The assessment of inconclusive test results, such as those which were achieved in the case of 2 patients, still remains an open question requiring further investigations (including those conducted in a larger group of patients with CD). Both of our patients with inconclusive results demonstrated a fairly significant relative increase (Δ%) in ACTH, with basically low absolute values of this hormone as well as a lack of cortisol response to DDAVP stimulation. Both of these patients were young women, aged under 25 at the onset of CD. One of them developed recurrence of hypercortisolemia after 5 years of follow-up, which required another surgery (currently the patient is in early remission 6 months after surgery). The elevated plasma ACTH levels observed in this woman during the test preceded both the clinical manifestations of hypercortisolemia and a deterioration in terms of traditional hormonal parameters. The other young woman continues her follow-up without evidence of disease recurrence. The answer to the question of how often such patients develop a recurrence of hypercortisolemia will definitely require a long-lasting follow-up and a larger sample size.

5. Conclusion

In conclusion, it should be stated that the presented ACTH and cortisol stimulation test after prior suppression of physiological secretion with a low dose of dexamethasone may facilitate an earlier diagnosis of a possible recurrence of hypercortisolemia. In diagnostically difficult cases the CDDT can help determine a plan of further treatment [10]. Thus, the test may be beneficial in diagnostically difficult cases of CD, particularly as part of postoperative assessments. In a broader sense this is a reminder of the fact that dynamic testing in CD constitutes a valuable and very often necessary supplement to routine hormonal assessments performed in basic conditions.

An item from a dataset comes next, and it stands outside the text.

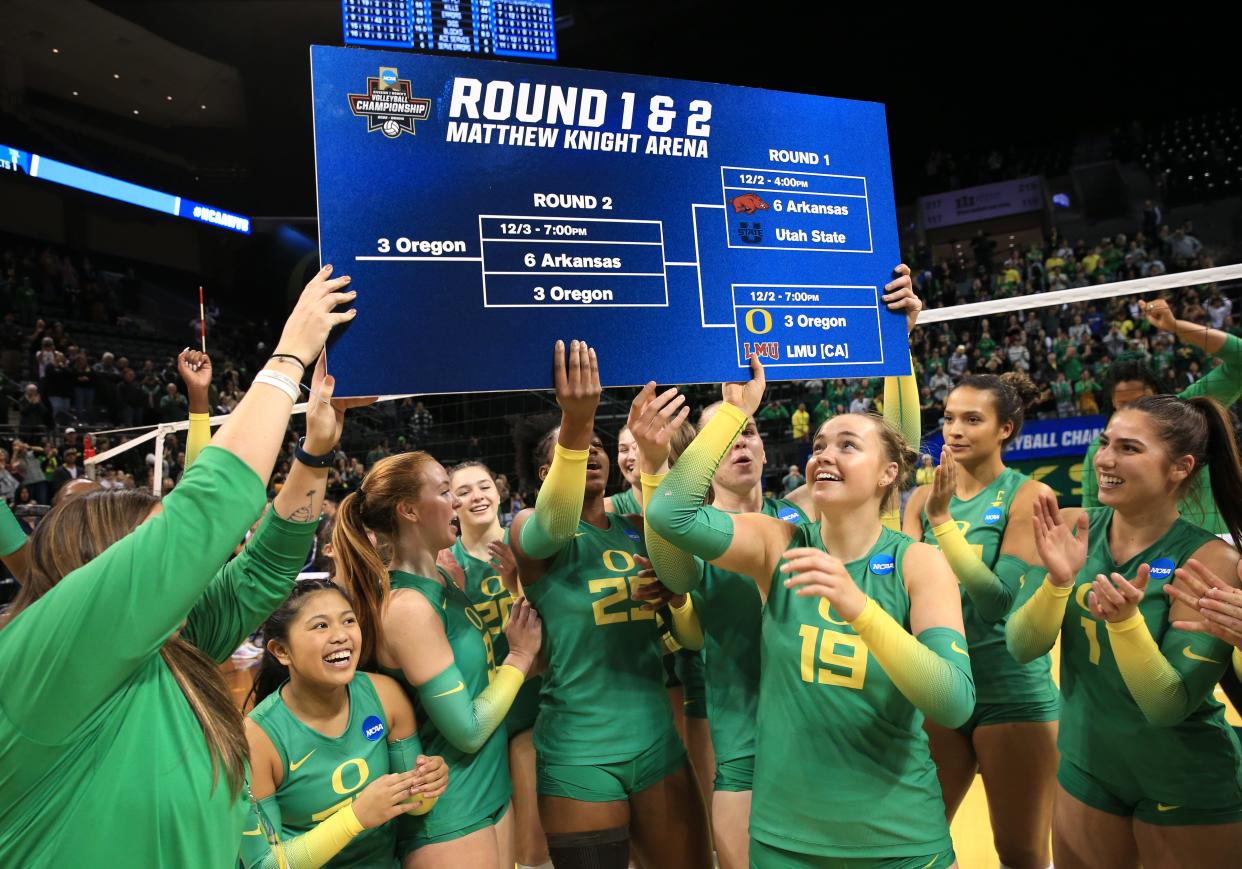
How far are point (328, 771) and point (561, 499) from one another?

6. Study Strengths and Limitations

Like in other studies on CD, the main limitation of our work was a small sample size. Nonetheless, the low prevalence of CD should not discourage anyone from collecting clinical data, especially on procedures that raise doubts and have not yet become part of standard diagnostic management. Thus, in accordance with the Endocrine Society Clinical Practice Guideline and European Commentaries we evaluated prospectively a homogeneous group of patients from a single pituitary centre in order to collect more data on the clinical usefulness of the desmopressin test (in the coupled desmopressin-dexamethasone version) in postoperative follow-up of patients after surgical treatment of CD. Further limitation to this study was a relatively short follow-up period, due in part to the prospective character of this study. Also the presented version of the test has been used for a relatively short time, not allowing us to fully determine how to establish the positive and negative test result values. Perhaps this should be based on only one of the evaluated parameters—either ACTH or cortisol. The advantage of ACTH is produced by the same cells that undergo stimulation with desmopressin. Conversely, the advantage of cortisol is greater stability and higher repetition of results.

Conflict of Interests

The authors declare that there is no conflict of interests regarding the publication of this paper.


This work and paper preparation was supported by the grant of Military Institute of Medicine, Warsaw, Poland (no. 1/8807(258)/2013).